JUNE 2008 IN

Unicode Takes Over the Internet

In the last three years, Unicode has gone from being a curiosity on the web to being the dominant character set of web pages. Basically what this means is that any character you might see printed in a magazine can also be displayed on a web page.

The significance of Unicode — and specifically its most standard encoding, UTF-8 — is as big as the significance of the web itself. With UTF-8, you can create a document, such as a web page, and show it to anyone in the world. They’ll see the same characters you wrote, no matter what language you’re writing in or what kind of computer you’re using.

In a blog post, a Google engineer shows a graph that lets you see how rapidly Unicode has caught on. It passed 5 percent around the end of 2005 and doubled in each of the years since.

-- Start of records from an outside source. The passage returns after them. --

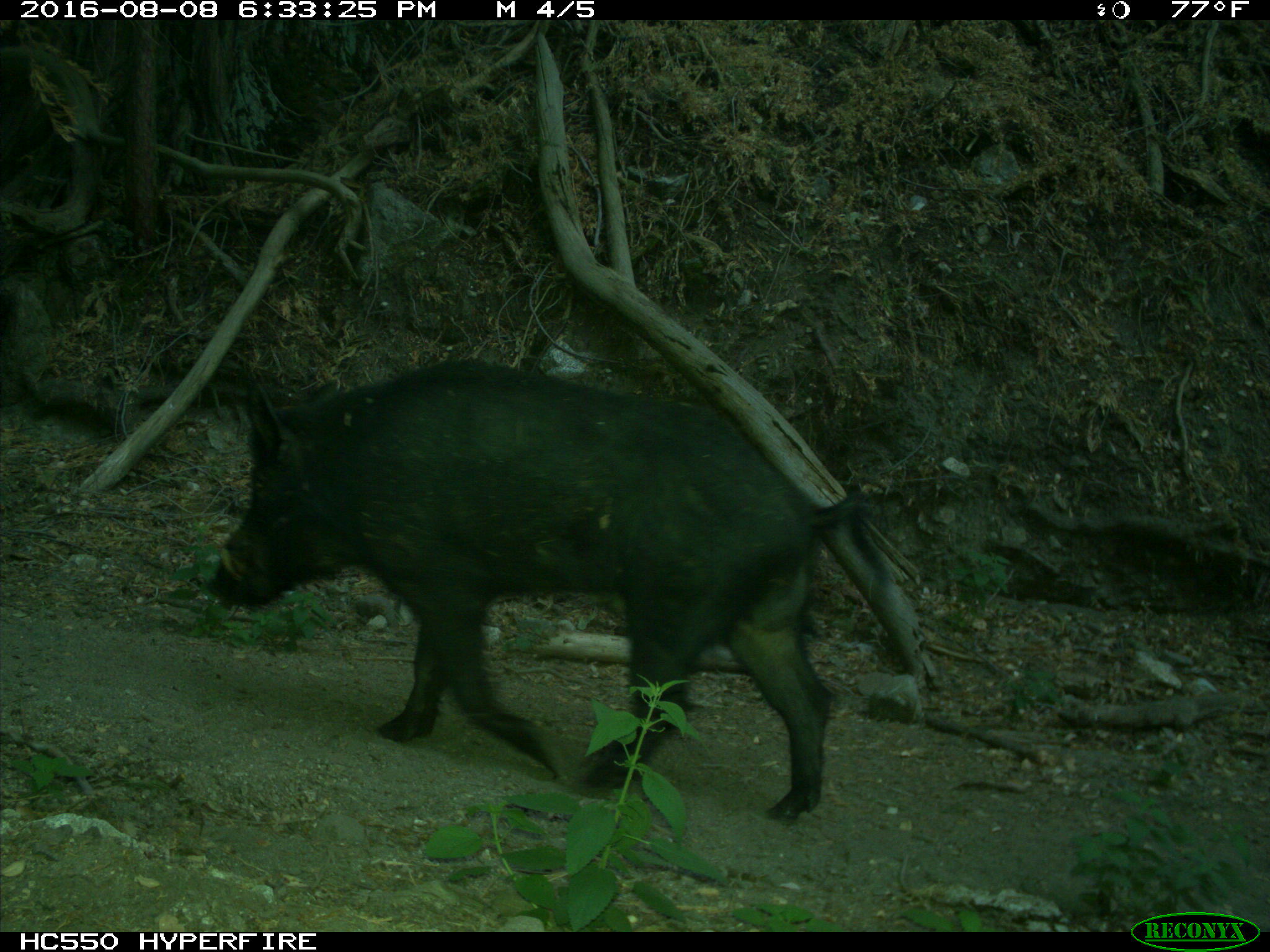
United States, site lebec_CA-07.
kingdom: Animalia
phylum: Chordata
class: Mammalia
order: Artiodactyla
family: Suidae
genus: Sus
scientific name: Sus scrofa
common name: wild boar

It used to be that people who wrote web pages in different languages, whether Norwegian, Japanese, or Russian, had to select a character encoding that specifically supported that language. The problem with that is that many computers around the world wouldn’t display those character encodings correctly. And a third of the web pages out there are still done this way. But with Unicode and UTF-8, this problem is avoided. There is no longer a need for any special character encodings for documents, and their use is declining rapidly.

Unicode is a boon for email messages for the same reasons. Email is a few years behind the web in technology, but it seems fair to guess that Unicode will be the standard for email within two years too.

The Unicode transition has been nearly effortless for most of us. The horizons of our personal communication are expanding dramatically, yet when we look at a web page, we don’t have to notice that anything is changing.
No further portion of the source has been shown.